McGah first became interested in homelessness while a student at Arlington High School. He explained, “I was always interested in this since seeing people living in the street, particularly in high school when I went to Harvard Square. As a junior I started volunteering at the Church of All Nations in Boston, where I met men, women, and children who were homeless. I was struck by how off my assumptions about homeless people were. They are just people. That doesn’t seem profound in retrospect, but like others I separated homeless people in mind somehow.”

This interest carried over into his work as a graduate student. McGah, who studied history and political science as an undergraduate at UMass Amherst, is currently in the master of science in Public Affairs Program at UMB and is working on a project called “Give Us Your Poor.” This project brings public and private sectors together to raise awareness about homelessness through a documentary that focuses on people who have experienced homelessness. McGah, an executive producer of the documentary, described it as “exploring homelessness in the United States and what our response to this problem says about us.”

McGah believes that he was selected as an Eisenhower Fellow because of the work he has done on “Give Us Your Poor” as well as the CSPTech project at UMB. “CSPTech is a project to implement a statewide computer network among homeless shelters in Massachusetts. There’s a great team here that does amazing work,” he elaborated.

The Eisenhower Fellowship program will put McGah in touch with a contact in the country he plans to visit. McGah explained, “This contact lines up meetings for the week, meets with the fellow each day, and acts as a translator where needed.” So far, McGah is looking at Amsterdam and Hungary as possible countries in which to study.

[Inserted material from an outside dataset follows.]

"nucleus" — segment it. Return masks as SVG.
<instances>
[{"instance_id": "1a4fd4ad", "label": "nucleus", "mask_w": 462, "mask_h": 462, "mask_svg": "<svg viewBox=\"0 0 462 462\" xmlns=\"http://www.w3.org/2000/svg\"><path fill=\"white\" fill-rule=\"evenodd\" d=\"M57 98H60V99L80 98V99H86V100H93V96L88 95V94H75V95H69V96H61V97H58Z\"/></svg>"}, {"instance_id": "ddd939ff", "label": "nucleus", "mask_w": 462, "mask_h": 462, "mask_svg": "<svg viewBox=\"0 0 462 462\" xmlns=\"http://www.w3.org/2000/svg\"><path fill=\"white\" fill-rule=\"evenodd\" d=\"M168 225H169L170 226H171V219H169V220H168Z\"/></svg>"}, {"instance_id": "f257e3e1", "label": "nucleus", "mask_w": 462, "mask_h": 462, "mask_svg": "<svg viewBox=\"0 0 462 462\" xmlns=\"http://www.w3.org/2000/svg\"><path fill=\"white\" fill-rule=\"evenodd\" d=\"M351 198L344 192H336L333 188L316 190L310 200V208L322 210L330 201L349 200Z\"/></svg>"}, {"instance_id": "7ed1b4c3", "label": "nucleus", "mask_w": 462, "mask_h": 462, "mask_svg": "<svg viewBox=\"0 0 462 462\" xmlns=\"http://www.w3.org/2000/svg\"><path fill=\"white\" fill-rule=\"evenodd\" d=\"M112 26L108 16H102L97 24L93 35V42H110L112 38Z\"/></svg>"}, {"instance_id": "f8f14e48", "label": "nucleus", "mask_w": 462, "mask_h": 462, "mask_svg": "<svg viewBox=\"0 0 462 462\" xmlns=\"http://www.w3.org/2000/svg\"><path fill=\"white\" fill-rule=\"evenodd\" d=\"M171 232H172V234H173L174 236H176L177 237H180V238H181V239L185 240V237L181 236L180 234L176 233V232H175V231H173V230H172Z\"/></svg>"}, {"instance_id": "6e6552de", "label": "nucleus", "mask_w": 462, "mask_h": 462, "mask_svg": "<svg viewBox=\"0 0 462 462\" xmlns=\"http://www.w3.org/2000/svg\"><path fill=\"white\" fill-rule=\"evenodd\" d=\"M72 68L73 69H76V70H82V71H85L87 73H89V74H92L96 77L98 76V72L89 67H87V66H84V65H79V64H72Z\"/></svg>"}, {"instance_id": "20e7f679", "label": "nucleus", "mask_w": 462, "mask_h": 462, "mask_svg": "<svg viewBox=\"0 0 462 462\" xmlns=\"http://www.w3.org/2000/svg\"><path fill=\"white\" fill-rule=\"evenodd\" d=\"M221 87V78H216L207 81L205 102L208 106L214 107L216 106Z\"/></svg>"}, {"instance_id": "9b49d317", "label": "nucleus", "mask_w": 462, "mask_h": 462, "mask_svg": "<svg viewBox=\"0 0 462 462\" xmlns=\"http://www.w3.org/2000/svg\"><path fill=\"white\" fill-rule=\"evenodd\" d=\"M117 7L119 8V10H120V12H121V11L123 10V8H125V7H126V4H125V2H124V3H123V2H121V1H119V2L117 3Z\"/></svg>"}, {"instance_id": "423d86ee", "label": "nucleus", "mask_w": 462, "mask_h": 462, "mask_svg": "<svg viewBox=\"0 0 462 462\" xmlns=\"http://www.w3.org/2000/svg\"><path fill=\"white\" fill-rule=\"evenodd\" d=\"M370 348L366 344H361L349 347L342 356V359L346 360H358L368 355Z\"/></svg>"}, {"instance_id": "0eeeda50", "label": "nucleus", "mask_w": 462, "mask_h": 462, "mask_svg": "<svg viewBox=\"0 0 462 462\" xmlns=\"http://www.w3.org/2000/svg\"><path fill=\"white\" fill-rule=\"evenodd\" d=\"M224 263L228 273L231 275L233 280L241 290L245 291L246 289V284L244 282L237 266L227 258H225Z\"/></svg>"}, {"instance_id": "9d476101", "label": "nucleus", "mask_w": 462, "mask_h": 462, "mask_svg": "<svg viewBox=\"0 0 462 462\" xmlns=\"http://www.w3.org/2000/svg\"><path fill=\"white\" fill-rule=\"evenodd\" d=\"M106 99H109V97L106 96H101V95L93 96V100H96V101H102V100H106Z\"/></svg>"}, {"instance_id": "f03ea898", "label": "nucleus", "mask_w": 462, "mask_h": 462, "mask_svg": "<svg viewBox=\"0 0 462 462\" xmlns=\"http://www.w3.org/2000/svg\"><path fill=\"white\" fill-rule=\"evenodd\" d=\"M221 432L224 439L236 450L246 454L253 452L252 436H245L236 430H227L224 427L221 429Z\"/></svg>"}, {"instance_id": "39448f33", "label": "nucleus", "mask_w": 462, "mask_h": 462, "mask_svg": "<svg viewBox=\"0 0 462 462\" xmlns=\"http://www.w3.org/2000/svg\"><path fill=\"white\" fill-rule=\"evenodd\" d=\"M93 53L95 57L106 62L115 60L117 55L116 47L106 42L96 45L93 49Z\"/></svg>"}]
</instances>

The reason McGah is considering Amsterdam is that its population is roughly the same as Boston’s, around 600,000 people. However, he explained, “Boston last month had a homeless census count of 6,001 whereas Amsterdam has a few hundred homeless people. Their government takes care of a lot of needs like housing and jobs, more than the United States, but I think there might be additional lessons about how a culture views aid to neighbors in need.” He is interested in studying the topic in Hungary because “it might be interesting to see an Eastern Bloc country’s response to homelessness post-Soviet Union.”

Working in a European country will give McGah the chance to explore responses to homelessness by observing what responses seem to be human nature rather than culturally influenced. He explained that if he goes to the Netherlands, he expects attitudes towards homelessness and expectations for the government to assist the homeless to be quite different than they are in the United States. He hopes that what he learns in this area will “help to inform some thinking in the U.S.” and said, “I also assume that many of my assumptions will be wrong and that I’ll learn a lot more than I expect to.”

McGah summed up his plans by stating, “I’m learning more about the Eisenhower Fellowship every time I speak with staff there, and I leave more excited each time.” Following his stay in Europe, McGah will have continued access to a network of people with similar interests through the program since the Eisenhower Fellowship is a life-long appointment.